GSK to develop Adaptimmune’s melanoma and ovarian cancer biologic

Related tags T cell receptor Gsk

GSK will develop and commercialise Adaptimmune’s T-cell receptor (TCR) cancer therapies in a deal that could yield more than $350m (€257m) for the Oxford, UK biopharma firm.

Under the agreement, GSK will co-develop Adaptimmune’s cancer testis antigen programme, NY-ESO-1. It will be able to exclusively option the programme from proof-of-concept stage, expected in 2016.

The companies will also work together on several of Adaptimmune’s other TCR-targeted pipelines.

$350m and beyond

James Noble, Adaptimmune CEO, told GSK suited Adaptimmune because it was the only company offering to collaborate on pipelines, and because its cell therapy experience would speed the journey to commercialisation:

The deal pushes NY-ESO itself as a product as fast as possible to registration.

“It also resources all of the CMC [Chemistry, Manufacturing, and Controls] work needed to optimise NY-ESO and all future products and provides Adaptimmune with the rights to the resources above for its own pipeline.

In other words, GSK and Adaptimmune can create pipelines through this collaboration. No other partner offered this combination of advantages.​”

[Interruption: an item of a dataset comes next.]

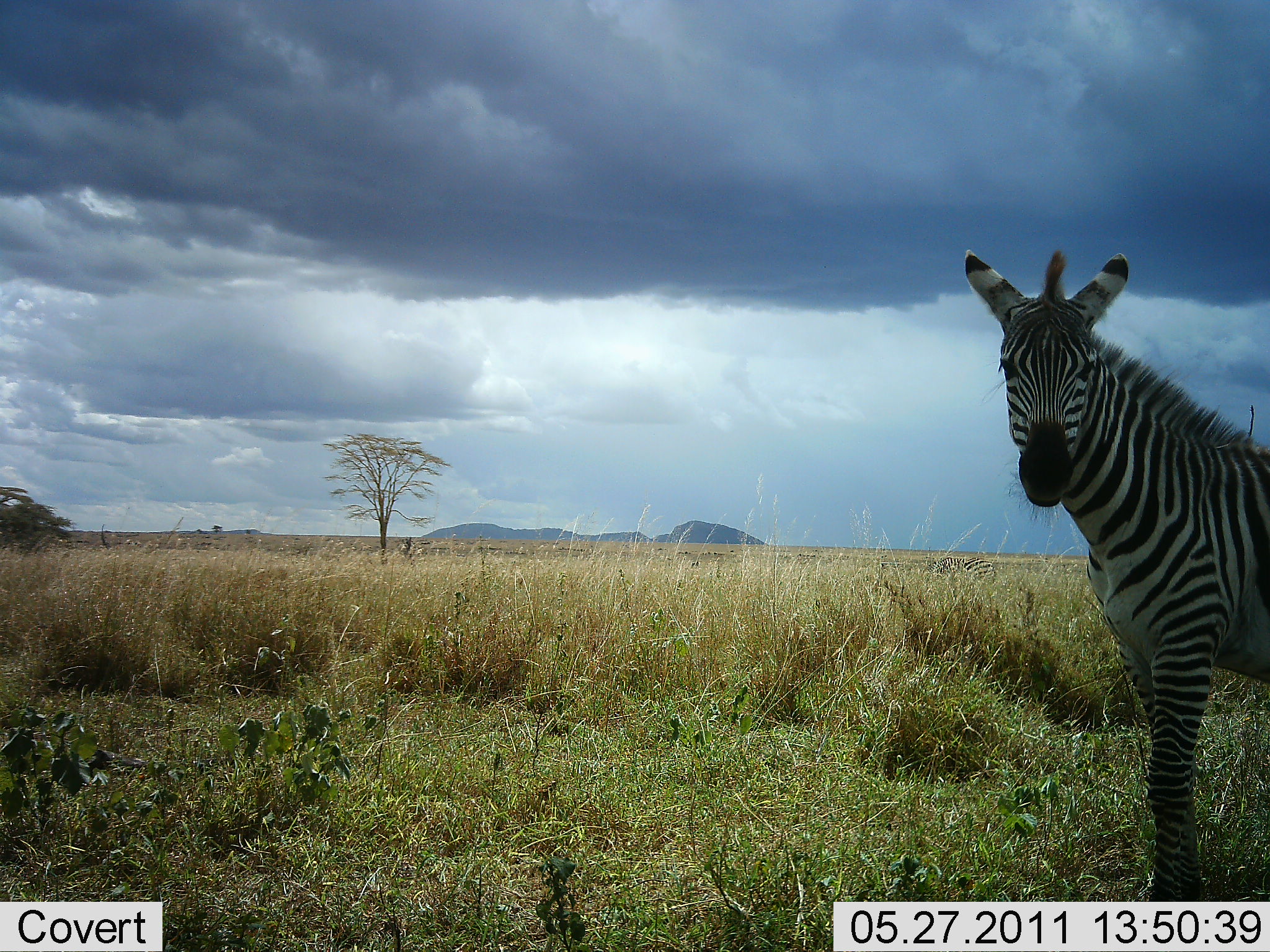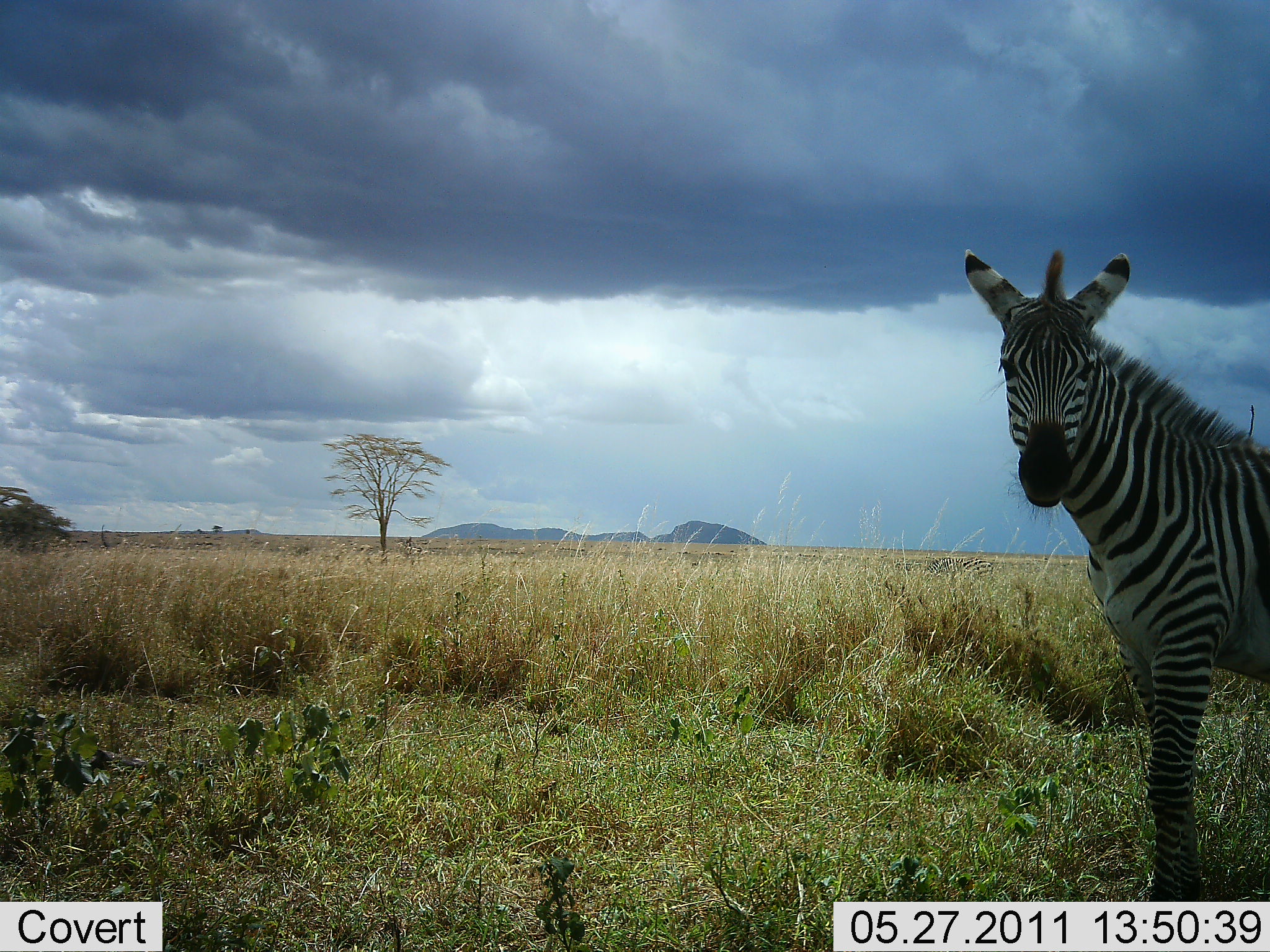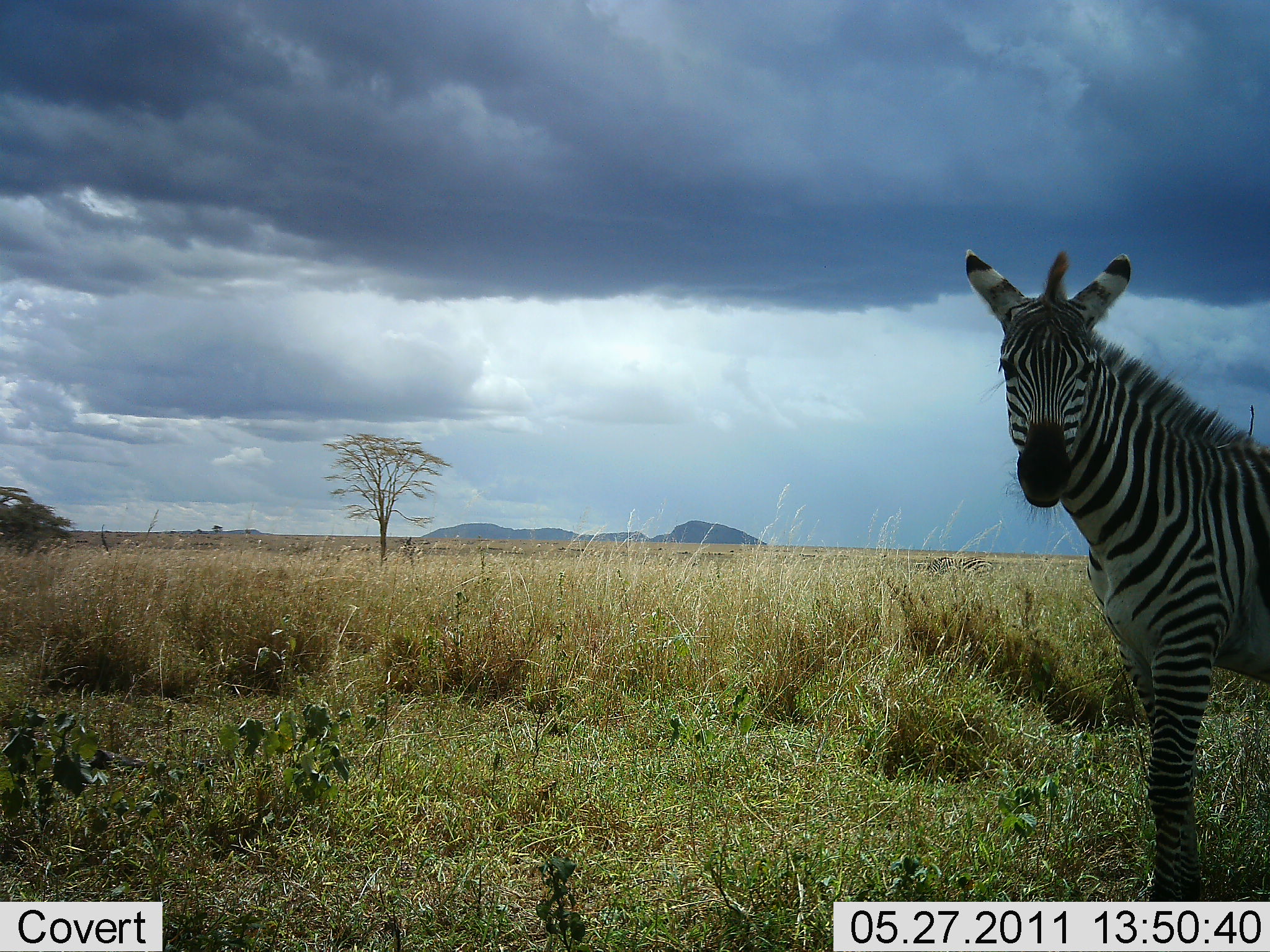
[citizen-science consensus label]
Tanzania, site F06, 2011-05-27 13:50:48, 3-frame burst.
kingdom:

The deal could yield payments from GSK to Adaptimmune in excess of $350m over the next seven years, with the probability of “significant​” additional milestone payments depending on the outcomes of the partnership. Adaptimmune will also receive royalties ranging from single to double digit percentages of net sales of the resulting drugs.

No to future licensing

Despite the deal, Adaptimmune’s CEO denied this partnership is a sign the company plans to sell its technology to other pharmaceutical companies.

Adaptimmune is “now strategically placed to pursue our own products without licensing them out,​” Noble told

The company is presently running trials in the NY-ESO-1 programme in multiple myeloma, melanoma, sarcoma and ovarian cancer patients in the US. European trials are expected to start soon.